Powerball fever is gripping the nation, as Americans flock to purchase tickets for a shot at winning $1.5 billion—the largest jackpot in history.
Not to be a downer, but other than for the winner(s), the lottery represents a black hole into which millions of Americans are throwing away their savings. Sure—a dollar or two here or there won’t do much damage, and the thrill is undeniable, but repeated purchasing of these tickets can do serious financial harm to folks who really can’t afford it.
Lotteries have long been lamented as a regressive tool to fill state coffers, with low-income individuals far more likely to play and spend a higher percentage of their income. Some also subscribe to the misguided notion that playing the lottery is a wise financial decision. For example, according to a survey from the Consumer Federation of America, 16 percent of respondents believed that playing the lottery was the best retirement strategy for every American. Apparently, no one told them that the odds of winning are infinitesimally low—around 1 in 292 million. To put things into perspective, individuals are over 300 times more likely to get struck by lightning in a given year than to win the lotto. Despite these odds, however, Americans are not deterred: They spent over $70 billion on tickets in 2014!
Fortunately, a new type of savings tool exists that may be able to satiate Americans’ appetite for games of chance with large prizes while also nudging folks toward increasing their personal savings. It’s called prize-linked savings (PLS).
PLS accounts are very similar to standard bank accounts, with the major difference being that they do not earn interest (which certainly isn’t much of a downside these days). Rather, interest is pooled across PLS accounts and paid out as raffle prizes to lucky savers. (Savers in PLS accounts are guaranteed their principal, so even if they don’t win a cash prize, they are not at risk for losing their savings.) PLS is designed to tap into the same impulse that drives individuals to play the lottery, but instead directs it towards boosting personal savings. While account-holders have the opportunity to win money, the real prize is building up some modest emergency resources that could be a lifeline in the future.
PLS has primarily been shown to encourage savings among the financially vulnerable—a population that might otherwise spend these dollars on state lotteries. Save to Win—a PLS initiative that began in Michigan—has grown to include over 15,000 accounts and operates in four states (though it remains by far the largest in Michigan). Roughly 75 percent of enrollees are either asset poor (with $5,000 or less in financial assets); are low-to-moderate income (with $40,000 or less in household income); and/or not regular savers.
Unfortunately, many states have legal barriers that prevent financial institutions from offering PLS accounts. Indeed, PLS was recently illegal even at the federal level, with most financial institutions barred from running lotteries of any sort.
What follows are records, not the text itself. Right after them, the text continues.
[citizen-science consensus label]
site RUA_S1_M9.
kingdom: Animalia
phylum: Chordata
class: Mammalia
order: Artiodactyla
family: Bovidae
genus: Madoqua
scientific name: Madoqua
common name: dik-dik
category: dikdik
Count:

The American Savings Promotion Act, a bipartisan bill introduced by Senators Jerry Moran (R-KS) and Sherrod Brown (D-OH), and signed into law in 2014, created an exception for savings promotion raffles conducted by banks and credit unions, which cleared federal barriers for institutions throughout the country to begin offering PLS accounts. While just 10 states have passed similar legislation, which means considerable hurdles still exist before PLS can become widespread, momentum is building.
Neither the lottery nor PLS accounts are appropriate retirement strategies for most Americans. But given the strong affinity that many have for lottery-type games, PLS represents a way to channel those desires in a responsible way and holds the promise of boosting savings among the financially vulnerable.